Any Way You Want It is a popular song performed by Journey released on the album Departure as the opening track, as a single in 1980 and was rerecorded with Arnel Pineda and Deen Castronovo for their 2008 album Revelation. The song was written by frontman Steve Perry and guitarist Neal Schon. It peaked at #23 on the Billboard Hot 100 chart. The band often plays it to close their concerts. It appears on all four of the band's live albums (Captured, Greatest Hits Live, Live in Houston 1981: The Escape Tour, and Revelation on DVD). The song was named the 80th best hard rock song of all time by VH1.
Since its release, the song has continued to infiltrate public consciousness due to its use in television advertisements by popular brands such as Heinz, McDonald's, Ford and Samsung. It has been used in films such as Caddyshack and Charlie's Angels: Full Throttle and was covered in the episode "Journey" of the musical TV series Glee in a mash-up with another Journey song, Lovin', Touchin', Squeezin'.

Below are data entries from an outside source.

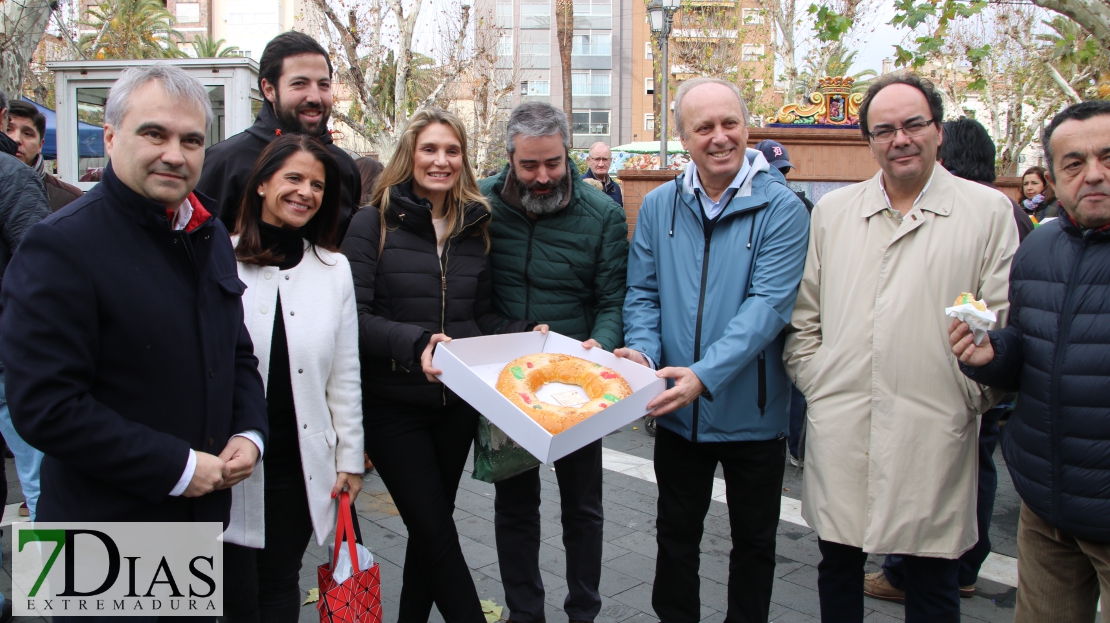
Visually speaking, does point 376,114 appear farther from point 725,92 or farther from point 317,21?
point 725,92

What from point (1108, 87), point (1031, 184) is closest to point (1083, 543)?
point (1031, 184)

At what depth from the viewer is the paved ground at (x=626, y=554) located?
12.0 ft

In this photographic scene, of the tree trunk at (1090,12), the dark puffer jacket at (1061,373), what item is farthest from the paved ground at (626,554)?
the tree trunk at (1090,12)

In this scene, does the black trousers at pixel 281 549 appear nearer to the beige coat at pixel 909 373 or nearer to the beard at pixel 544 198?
the beard at pixel 544 198

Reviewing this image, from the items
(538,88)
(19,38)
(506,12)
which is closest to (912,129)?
(19,38)

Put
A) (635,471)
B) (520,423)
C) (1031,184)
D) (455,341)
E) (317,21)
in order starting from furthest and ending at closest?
1. (317,21)
2. (1031,184)
3. (635,471)
4. (455,341)
5. (520,423)

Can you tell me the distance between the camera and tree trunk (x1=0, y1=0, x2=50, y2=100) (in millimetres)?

According to cowriter Steve Perry, the song was heavily influenced by Irish rock band Thin Lizzy and more particularly by bassist leader Phil Lynott. In July 1979, Journey was touring with Thin Lizzy across the United States when Lynott, Perry and Schon decided to share rhyme scheme exercises during a hanging out in Miami. The "basic" work on "the guitar-vocal-guitar-vocal interchange thing that happened between Phil and his lyrics and the guitarist and his arrangements, inspired the Any Way You Want It sorta give and take thing. It’s guitar-voice, guitar-voice, more guitar-guitar-guitar-voice. It be voice-voice and back and forth and that’s something that Neal and I think just instinctually picked up by hanging out with him" commented Perry. Schon and Perry would then rework on the song in the band bus, with Schon on acoustic guitar and Perry for vocals. Lynott's contribution later influenced other songs built on the same scheme such as Stone In Love.
For the studio version, keyboardist Gregg Rolie originally used a mellotron but since it was defective, co-producer Geoff Workman decided to fix the sound by doubling it with Rolie's regular organ in the final mixing, creating the unique sounding background support for the song.